[libvirt] [PATCH 2/2] qemu: Order PCI controllers on the command line

Laine Stump laine at laine.org
Thu Sep 7 01:36:10 UTC 2017


On 09/05/2017 09:25 AM, Andrea Bolognani wrote:
> Unlike other controllers, PCI controller can plug into each other,

s/PCI controller/PCI controllers/

> which might turn into a problem if they are not listed in the
> expected order on the QEMU command line, because the guest will
> then not be able to start with an error such as
>
>   qemu-kvm: -device pci-bridge,chassis_nr=3,id=pci.3,bus=pci.2.0,addr=0x7:
>   Bus 'pci.2.0' not found
>
> Add some logic to make sure PCI controller appear in the correct

s/PCI controller/PCI controllers/

> order on the QEMU command line, regardless of the order they were
> added to the guest configuration.

Before examining the code, one concern I had was whether an
*unnecessary* re-ordering would cause a guest ABI change. So I decided
to try testing it by making an XML file with the pci controller indexes
out of order. Unfortunately, when you try to do that, libvirt ends up
inserting the controllers into its internal list in sorted order, so
it's not even possible to force/fake libvirt into putting the
controllers in the wrong order - no matter what you try, the following
will happen:

1) if the indexes are out of order in the input XML, libvirt will
re-order them as it parses.

2) if any pci controller's address (the slot it's plugged into) has a
bus attribute that is higher than that controller's own index, libvirt
logs an error and fails the operation.

So under normal circumstances, I think that the situation you're talking
about can't happen.

*BUT*

The one exception to this is when libvirt auto-adds controllers in order
to fill in unused indexes (e.g. if you have a pci controller with
index='8', but none with index='7', you'll automatically get an extra
controller added with index='7') or to provide a controller at the
proper index for a device that has a PCI address pointing to a
non-existent bus (this is the bug described in the referenced BZ).
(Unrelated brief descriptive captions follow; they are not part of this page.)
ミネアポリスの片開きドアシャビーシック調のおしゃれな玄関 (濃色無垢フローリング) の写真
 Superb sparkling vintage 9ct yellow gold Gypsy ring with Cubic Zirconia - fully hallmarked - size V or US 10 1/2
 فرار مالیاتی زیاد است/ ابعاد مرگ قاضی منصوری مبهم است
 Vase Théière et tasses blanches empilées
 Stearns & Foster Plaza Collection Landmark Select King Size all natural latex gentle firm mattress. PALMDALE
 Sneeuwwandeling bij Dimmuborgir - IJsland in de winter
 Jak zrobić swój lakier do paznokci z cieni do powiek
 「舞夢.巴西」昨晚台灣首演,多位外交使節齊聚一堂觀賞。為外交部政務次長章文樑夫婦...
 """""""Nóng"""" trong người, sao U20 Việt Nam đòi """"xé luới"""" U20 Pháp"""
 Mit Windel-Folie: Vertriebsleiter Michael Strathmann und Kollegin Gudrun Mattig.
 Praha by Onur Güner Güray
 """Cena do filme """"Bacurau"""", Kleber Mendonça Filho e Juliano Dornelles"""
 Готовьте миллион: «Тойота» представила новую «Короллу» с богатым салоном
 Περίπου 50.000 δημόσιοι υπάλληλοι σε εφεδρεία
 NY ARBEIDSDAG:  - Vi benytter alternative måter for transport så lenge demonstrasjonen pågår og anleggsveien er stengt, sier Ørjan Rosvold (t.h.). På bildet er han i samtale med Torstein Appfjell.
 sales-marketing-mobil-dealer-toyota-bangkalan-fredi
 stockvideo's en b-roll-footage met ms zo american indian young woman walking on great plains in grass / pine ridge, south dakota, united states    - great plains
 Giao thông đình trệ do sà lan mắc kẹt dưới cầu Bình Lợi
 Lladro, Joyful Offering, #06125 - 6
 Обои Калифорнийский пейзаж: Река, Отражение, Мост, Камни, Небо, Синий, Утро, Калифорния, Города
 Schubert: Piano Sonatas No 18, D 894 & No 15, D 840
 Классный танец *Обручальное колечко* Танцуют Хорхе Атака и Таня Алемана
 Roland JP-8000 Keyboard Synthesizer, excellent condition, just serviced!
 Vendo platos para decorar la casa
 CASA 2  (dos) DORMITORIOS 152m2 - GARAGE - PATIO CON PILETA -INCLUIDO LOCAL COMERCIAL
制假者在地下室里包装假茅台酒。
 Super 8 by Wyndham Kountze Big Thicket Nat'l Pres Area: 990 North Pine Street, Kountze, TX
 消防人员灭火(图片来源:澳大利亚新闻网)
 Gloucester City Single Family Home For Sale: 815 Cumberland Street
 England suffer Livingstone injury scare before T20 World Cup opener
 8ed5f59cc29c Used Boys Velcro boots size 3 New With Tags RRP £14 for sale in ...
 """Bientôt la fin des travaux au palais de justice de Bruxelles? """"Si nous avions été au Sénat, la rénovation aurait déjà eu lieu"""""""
The
problem is that, when libvirt auto-adds these new controllers to the
controller array, it just appends them to the end, rather than inserting
them in proper sorted order. THAT is what leads to the problem. (as a
matter of fact, the next time you edit the domain in *any way*, the
issue is resolved because the parser re-orders the list of controllers).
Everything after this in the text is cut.